=== Instruction ===
Put the lines of the records below into a JSON list of strings, one string per line, skipping blank lines. Begin with the line containing "What is the distance from" and continue through the line containing "1033 millimetres", including both of those lines.
-- start of Listed records --
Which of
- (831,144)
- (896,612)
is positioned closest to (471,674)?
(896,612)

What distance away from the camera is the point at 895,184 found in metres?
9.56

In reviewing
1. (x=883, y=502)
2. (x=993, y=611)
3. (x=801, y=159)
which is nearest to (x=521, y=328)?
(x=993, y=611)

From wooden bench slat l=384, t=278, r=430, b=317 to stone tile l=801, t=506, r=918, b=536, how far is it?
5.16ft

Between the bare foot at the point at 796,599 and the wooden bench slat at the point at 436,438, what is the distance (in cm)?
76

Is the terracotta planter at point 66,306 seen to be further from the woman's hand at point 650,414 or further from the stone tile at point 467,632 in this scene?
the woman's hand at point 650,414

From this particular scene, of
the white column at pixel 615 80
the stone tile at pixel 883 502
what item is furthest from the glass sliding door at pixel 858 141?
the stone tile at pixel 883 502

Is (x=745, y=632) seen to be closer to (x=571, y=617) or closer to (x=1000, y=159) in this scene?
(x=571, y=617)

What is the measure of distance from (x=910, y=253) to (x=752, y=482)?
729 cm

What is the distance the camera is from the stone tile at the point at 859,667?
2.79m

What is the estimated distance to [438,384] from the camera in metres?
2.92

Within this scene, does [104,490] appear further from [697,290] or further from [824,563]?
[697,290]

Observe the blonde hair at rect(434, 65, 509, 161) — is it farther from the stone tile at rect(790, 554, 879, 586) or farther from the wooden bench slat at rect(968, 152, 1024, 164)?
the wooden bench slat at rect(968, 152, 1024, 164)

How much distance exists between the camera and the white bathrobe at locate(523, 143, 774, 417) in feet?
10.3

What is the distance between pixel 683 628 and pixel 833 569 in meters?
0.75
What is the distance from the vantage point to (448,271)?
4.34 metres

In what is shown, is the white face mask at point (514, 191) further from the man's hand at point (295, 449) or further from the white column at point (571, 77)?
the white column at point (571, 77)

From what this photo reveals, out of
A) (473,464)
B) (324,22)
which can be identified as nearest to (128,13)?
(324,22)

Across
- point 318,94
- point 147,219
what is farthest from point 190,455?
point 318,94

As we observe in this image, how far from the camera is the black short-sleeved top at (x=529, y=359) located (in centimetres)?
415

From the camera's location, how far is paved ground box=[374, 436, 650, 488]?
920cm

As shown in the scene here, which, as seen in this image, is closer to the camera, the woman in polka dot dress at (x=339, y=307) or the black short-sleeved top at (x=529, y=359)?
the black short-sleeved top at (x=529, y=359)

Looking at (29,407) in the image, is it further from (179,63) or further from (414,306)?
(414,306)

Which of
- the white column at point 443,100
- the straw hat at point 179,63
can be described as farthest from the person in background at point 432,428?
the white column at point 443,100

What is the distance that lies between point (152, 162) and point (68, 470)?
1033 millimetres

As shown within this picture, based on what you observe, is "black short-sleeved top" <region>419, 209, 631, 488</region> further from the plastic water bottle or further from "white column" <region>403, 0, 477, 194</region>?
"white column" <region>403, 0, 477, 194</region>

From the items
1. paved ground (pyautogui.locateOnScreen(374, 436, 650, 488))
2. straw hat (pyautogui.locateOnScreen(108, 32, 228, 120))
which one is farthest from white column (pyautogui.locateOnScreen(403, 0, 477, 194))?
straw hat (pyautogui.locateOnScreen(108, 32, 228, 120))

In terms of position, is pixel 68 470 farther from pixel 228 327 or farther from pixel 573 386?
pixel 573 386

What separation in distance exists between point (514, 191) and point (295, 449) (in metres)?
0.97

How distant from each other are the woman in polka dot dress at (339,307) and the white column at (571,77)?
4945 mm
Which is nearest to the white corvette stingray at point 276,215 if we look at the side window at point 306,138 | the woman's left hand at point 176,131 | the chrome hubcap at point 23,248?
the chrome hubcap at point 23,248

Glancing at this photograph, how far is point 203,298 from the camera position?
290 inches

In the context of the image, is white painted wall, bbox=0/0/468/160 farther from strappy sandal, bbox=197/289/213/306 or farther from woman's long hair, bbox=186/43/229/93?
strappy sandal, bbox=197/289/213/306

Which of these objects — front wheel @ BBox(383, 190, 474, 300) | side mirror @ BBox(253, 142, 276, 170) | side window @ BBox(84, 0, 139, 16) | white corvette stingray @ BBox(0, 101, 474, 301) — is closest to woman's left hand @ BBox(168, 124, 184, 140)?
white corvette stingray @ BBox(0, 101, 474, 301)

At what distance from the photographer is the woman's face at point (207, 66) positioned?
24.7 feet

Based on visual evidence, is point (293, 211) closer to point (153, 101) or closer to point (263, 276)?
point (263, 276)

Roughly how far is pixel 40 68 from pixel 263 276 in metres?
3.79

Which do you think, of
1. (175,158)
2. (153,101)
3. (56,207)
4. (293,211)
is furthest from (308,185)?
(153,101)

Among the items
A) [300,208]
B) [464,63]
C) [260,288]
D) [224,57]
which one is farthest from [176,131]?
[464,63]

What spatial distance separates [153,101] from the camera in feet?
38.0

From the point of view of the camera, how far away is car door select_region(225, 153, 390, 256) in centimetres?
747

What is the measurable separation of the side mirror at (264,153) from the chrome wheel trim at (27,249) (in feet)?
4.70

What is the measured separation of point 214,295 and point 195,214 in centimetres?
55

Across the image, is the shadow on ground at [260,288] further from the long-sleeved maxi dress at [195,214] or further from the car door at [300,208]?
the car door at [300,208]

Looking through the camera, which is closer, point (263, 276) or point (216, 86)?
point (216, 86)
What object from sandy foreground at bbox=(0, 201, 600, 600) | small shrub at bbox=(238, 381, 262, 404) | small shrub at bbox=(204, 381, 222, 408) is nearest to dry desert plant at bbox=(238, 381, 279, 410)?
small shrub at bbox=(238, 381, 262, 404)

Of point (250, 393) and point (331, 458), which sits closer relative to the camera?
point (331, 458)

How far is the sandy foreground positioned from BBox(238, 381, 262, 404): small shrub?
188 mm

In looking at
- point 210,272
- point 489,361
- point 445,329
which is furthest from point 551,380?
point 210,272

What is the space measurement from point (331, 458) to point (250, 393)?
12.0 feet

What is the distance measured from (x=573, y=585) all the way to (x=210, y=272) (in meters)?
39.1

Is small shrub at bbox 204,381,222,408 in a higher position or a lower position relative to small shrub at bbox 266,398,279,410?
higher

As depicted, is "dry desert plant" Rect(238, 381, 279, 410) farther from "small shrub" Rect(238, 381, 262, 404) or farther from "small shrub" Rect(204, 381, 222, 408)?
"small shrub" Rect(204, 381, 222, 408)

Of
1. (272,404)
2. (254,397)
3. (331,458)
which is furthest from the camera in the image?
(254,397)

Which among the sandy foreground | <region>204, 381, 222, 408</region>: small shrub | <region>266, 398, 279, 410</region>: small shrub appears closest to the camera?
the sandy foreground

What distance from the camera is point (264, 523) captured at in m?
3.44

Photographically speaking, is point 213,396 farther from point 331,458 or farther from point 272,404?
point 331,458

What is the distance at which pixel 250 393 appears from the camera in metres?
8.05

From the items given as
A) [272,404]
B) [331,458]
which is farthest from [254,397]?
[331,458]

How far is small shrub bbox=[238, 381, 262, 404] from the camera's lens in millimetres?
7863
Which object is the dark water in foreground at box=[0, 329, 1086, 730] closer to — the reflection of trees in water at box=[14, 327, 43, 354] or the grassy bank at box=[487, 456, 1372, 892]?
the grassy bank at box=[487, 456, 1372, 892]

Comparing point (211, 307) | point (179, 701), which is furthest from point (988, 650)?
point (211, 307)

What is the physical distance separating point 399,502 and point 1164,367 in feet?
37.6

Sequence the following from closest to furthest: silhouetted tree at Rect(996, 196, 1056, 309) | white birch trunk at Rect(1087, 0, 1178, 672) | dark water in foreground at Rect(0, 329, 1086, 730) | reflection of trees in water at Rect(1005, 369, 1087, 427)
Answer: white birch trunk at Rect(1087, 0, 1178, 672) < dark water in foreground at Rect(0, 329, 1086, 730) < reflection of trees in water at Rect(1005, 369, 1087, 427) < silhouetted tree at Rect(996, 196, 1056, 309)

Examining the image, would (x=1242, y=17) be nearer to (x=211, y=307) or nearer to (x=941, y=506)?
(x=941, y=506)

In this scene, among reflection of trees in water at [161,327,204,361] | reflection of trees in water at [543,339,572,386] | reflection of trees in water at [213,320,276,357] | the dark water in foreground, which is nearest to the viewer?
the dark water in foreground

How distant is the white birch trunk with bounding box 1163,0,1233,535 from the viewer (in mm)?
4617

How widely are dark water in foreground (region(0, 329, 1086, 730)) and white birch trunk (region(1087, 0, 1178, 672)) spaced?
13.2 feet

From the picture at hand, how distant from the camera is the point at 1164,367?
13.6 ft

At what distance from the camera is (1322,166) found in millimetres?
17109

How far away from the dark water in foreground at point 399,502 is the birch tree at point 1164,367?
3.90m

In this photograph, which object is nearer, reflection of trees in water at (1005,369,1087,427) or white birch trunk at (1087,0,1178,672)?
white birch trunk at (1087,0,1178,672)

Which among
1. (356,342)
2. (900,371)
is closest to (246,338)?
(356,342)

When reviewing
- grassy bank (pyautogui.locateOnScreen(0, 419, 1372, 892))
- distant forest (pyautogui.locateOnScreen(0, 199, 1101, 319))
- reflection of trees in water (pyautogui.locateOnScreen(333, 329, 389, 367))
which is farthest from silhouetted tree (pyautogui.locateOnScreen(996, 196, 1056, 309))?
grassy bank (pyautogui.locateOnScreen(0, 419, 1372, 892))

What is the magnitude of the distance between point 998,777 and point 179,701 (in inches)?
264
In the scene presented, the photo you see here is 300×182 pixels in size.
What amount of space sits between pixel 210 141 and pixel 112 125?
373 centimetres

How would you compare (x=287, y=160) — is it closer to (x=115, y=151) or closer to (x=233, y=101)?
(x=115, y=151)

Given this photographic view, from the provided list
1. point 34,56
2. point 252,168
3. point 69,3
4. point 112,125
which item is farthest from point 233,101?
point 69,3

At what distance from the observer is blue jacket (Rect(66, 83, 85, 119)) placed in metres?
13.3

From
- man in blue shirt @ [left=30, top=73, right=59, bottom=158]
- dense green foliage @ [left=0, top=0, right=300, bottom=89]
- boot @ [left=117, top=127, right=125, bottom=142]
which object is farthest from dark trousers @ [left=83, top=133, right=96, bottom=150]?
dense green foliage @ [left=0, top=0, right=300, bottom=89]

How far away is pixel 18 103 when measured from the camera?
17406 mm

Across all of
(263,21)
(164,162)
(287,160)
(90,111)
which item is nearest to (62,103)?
-- end of Listed records --
=== Complete output ===
[
  "What is the distance from the vantage point to (448,271)?",
  "4.34 metres",
  "In what is shown, is the white face mask at point (514, 191) further from the man's hand at point (295, 449) or further from the white column at point (571, 77)?",
  "the white column at point (571, 77)",
  "From what this photo reveals, out of",
  "A) (473,464)",
  "B) (324,22)",
  "which can be identified as nearest to (128,13)?",
  "(324,22)",
  "Across",
  "- point 318,94",
  "- point 147,219",
  "what is farthest from point 190,455?",
  "point 318,94",
  "As we observe in this image, how far from the camera is the black short-sleeved top at (x=529, y=359) located (in centimetres)?",
  "415",
  "From the camera's location, how far is paved ground box=[374, 436, 650, 488]?",
  "920cm",
  "As shown in the scene here, which, as seen in this image, is closer to the camera, the woman in polka dot dress at (x=339, y=307) or the black short-sleeved top at (x=529, y=359)?",
  "the black short-sleeved top at (x=529, y=359)",
  "Looking at (29,407) in the image, is it further from (179,63) or further from (414,306)?",
  "(414,306)",
  "Which of",
  "- the white column at point 443,100",
  "- the straw hat at point 179,63",
  "can be described as farthest from the person in background at point 432,428?",
  "the white column at point 443,100",
  "What is the distance that lies between point (152, 162) and point (68, 470)?",
  "1033 millimetres"
]